## Dataset excerpts
.....
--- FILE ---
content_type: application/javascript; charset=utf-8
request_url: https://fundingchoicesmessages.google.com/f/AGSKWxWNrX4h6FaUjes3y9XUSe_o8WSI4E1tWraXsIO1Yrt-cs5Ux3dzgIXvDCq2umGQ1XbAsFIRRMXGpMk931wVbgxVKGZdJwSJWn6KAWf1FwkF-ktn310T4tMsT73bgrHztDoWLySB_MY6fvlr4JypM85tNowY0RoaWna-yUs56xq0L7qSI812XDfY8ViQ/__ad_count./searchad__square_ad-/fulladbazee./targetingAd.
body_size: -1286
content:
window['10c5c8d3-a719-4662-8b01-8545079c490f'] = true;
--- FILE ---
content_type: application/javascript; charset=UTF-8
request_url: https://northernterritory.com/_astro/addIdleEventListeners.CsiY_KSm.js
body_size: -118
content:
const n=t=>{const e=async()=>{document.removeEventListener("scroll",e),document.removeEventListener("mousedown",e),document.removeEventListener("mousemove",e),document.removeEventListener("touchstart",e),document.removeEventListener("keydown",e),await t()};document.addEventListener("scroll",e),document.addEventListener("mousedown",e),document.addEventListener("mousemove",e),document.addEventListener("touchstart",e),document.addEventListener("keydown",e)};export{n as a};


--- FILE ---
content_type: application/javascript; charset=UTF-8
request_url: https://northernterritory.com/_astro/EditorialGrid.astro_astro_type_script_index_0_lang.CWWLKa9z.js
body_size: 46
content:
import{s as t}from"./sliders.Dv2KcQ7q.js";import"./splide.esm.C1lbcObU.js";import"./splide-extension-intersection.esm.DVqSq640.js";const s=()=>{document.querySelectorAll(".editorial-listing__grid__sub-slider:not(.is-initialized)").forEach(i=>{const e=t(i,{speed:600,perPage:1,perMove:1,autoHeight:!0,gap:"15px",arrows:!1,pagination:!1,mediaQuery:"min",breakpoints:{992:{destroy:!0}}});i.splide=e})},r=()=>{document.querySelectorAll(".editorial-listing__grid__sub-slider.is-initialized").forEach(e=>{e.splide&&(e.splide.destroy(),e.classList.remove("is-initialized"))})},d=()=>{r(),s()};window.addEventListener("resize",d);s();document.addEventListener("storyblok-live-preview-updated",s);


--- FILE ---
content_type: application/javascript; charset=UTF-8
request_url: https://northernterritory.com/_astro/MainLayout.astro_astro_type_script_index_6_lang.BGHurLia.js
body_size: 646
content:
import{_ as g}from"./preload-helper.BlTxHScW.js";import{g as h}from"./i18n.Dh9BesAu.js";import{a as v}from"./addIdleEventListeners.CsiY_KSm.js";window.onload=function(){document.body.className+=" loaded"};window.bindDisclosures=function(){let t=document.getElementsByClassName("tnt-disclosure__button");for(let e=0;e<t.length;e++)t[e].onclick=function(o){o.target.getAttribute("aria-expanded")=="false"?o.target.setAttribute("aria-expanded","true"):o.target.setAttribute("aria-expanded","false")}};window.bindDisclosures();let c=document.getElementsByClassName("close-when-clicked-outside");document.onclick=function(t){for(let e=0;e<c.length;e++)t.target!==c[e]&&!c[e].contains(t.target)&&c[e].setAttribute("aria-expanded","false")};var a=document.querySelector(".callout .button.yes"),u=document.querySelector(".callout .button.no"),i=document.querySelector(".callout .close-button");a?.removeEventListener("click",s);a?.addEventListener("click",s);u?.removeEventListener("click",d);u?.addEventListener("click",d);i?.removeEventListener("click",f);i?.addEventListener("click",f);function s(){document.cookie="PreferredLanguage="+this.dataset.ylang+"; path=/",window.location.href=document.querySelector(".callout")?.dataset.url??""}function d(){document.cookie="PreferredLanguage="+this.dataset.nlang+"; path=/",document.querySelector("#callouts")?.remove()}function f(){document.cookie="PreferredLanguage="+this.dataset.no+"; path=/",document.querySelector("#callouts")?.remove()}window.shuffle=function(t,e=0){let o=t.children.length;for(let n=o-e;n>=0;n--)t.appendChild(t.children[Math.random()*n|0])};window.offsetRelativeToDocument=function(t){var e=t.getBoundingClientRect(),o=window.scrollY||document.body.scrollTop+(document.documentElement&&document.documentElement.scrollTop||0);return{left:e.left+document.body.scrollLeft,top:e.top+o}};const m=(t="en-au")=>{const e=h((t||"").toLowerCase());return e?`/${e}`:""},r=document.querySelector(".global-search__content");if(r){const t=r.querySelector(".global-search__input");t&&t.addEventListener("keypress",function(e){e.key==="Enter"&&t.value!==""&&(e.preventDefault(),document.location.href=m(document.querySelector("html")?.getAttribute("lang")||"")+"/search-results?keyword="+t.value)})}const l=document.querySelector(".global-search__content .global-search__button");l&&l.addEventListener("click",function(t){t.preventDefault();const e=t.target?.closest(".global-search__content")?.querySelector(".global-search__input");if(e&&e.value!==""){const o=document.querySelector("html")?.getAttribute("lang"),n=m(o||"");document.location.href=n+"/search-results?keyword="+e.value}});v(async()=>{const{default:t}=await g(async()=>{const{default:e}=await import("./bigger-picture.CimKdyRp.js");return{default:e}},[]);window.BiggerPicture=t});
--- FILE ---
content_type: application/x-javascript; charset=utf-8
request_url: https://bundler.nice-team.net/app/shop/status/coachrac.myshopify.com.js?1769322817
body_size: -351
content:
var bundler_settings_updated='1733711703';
.....
## WHAT IS EXPECTED
Nothing in the entries above should differ when you return them in full.

## TASK OUTPUT
--- FILE ---
content_type: application/javascript; charset=utf-8
request_url: https://fundingchoicesmessages.google.com/f/AGSKWxWNrX4h6FaUjes3y9XUSe_o8WSI4E1tWraXsIO1Yrt-cs5Ux3dzgIXvDCq2umGQ1XbAsFIRRMXGpMk931wVbgxVKGZdJwSJWn6KAWf1FwkF-ktn310T4tMsT73bgrHztDoWLySB_MY6fvlr4JypM85tNowY0RoaWna-yUs56xq0L7qSI812XDfY8ViQ/__ad_count./searchad__square_ad-/fulladbazee./targetingAd.
body_size: -1286
content:
window['10c5c8d3-a719-4662-8b01-8545079c490f'] = true;
--- FILE ---
content_type: application/javascript; charset=UTF-8
request_url: https://northernterritory.com/_astro/addIdleEventListeners.CsiY_KSm.js
body_size: -118
content:
const n=t=>{const e=async()=>{document.removeEventListener("scroll",e),document.removeEventListener("mousedown",e),document.removeEventListener("mousemove",e),document.removeEventListener("touchstart",e),document.removeEventListener("keydown",e),await t()};document.addEventListener("scroll",e),document.addEventListener("mousedown",e),document.addEventListener("mousemove",e),document.addEventListener("touchstart",e),document.addEventListener("keydown",e)};export{n as a};


--- FILE ---
content_type: application/javascript; charset=UTF-8
request_url: https://northernterritory.com/_astro/EditorialGrid.astro_astro_type_script_index_0_lang.CWWLKa9z.js
body_size: 46
content:
import{s as t}from"./sliders.Dv2KcQ7q.js";import"./splide.esm.C1lbcObU.js";import"./splide-extension-intersection.esm.DVqSq640.js";const s=()=>{document.querySelectorAll(".editorial-listing__grid__sub-slider:not(.is-initialized)").forEach(i=>{const e=t(i,{speed:600,perPage:1,perMove:1,autoHeight:!0,gap:"15px",arrows:!1,pagination:!1,mediaQuery:"min",breakpoints:{992:{destroy:!0}}});i.splide=e})},r=()=>{document.querySelectorAll(".editorial-listing__grid__sub-slider.is-initialized").forEach(e=>{e.splide&&(e.splide.destroy(),e.classList.remove("is-initialized"))})},d=()=>{r(),s()};window.addEventListener("resize",d);s();document.addEventListener("storyblok-live-preview-updated",s);


--- FILE ---
content_type: application/javascript; charset=UTF-8
request_url: https://northernterritory.com/_astro/MainLayout.astro_astro_type_script_index_6_lang.BGHurLia.js
body_size: 646
content:
import{_ as g}from"./preload-helper.BlTxHScW.js";import{g as h}from"./i18n.Dh9BesAu.js";import{a as v}from"./addIdleEventListeners.CsiY_KSm.js";window.onload=function(){document.body.className+=" loaded"};window.bindDisclosures=function(){let t=document.getElementsByClassName("tnt-disclosure__button");for(let e=0;e<t.length;e++)t[e].onclick=function(o){o.target.getAttribute("aria-expanded")=="false"?o.target.setAttribute("aria-expanded","true"):o.target.setAttribute("aria-expanded","false")}};window.bindDisclosures();let c=document.getElementsByClassName("close-when-clicked-outside");document.onclick=function(t){for(let e=0;e<c.length;e++)t.target!==c[e]&&!c[e].contains(t.target)&&c[e].setAttribute("aria-expanded","false")};var a=document.querySelector(".callout .button.yes"),u=document.querySelector(".callout .button.no"),i=document.querySelector(".callout .close-button");a?.removeEventListener("click",s);a?.addEventListener("click",s);u?.removeEventListener("click",d);u?.addEventListener("click",d);i?.removeEventListener("click",f);i?.addEventListener("click",f);function s(){document.cookie="PreferredLanguage="+this.dataset.ylang+"; path=/",window.location.href=document.querySelector(".callout")?.dataset.url??""}function d(){document.cookie="PreferredLanguage="+this.dataset.nlang+"; path=/",document.querySelector("#callouts")?.remove()}function f(){document.cookie="PreferredLanguage="+this.dataset.no+"; path=/",document.querySelector("#callouts")?.remove()}window.shuffle=function(t,e=0){let o=t.children.length;for(let n=o-e;n>=0;n--)t.appendChild(t.children[Math.random()*n|0])};window.offsetRelativeToDocument=function(t){var e=t.getBoundingClientRect(),o=window.scrollY||document.body.scrollTop+(document.documentElement&&document.documentElement.scrollTop||0);return{left:e.left+document.body.scrollLeft,top:e.top+o}};const m=(t="en-au")=>{const e=h((t||"").toLowerCase());return e?`/${e}`:""},r=document.querySelector(".global-search__content");if(r){const t=r.querySelector(".global-search__input");t&&t.addEventListener("keypress",function(e){e.key==="Enter"&&t.value!==""&&(e.preventDefault(),document.location.href=m(document.querySelector("html")?.getAttribute("lang")||"")+"/search-results?keyword="+t.value)})}const l=document.querySelector(".global-search__content .global-search__button");l&&l.addEventListener("click",function(t){t.preventDefault();const e=t.target?.closest(".global-search__content")?.querySelector(".global-search__input");if(e&&e.value!==""){const o=document.querySelector("html")?.getAttribute("lang"),n=m(o||"");document.location.href=n+"/search-results?keyword="+e.value}});v(async()=>{const{default:t}=await g(async()=>{const{default:e}=await import("./bigger-picture.CimKdyRp.js");return{default:e}},[]);window.BiggerPicture=t});
--- FILE ---
content_type: application/x-javascript; charset=utf-8
request_url: https://bundler.nice-team.net/app/shop/status/coachrac.myshopify.com.js?1769322817
body_size: -351
content:
var bundler_settings_updated='1733711703';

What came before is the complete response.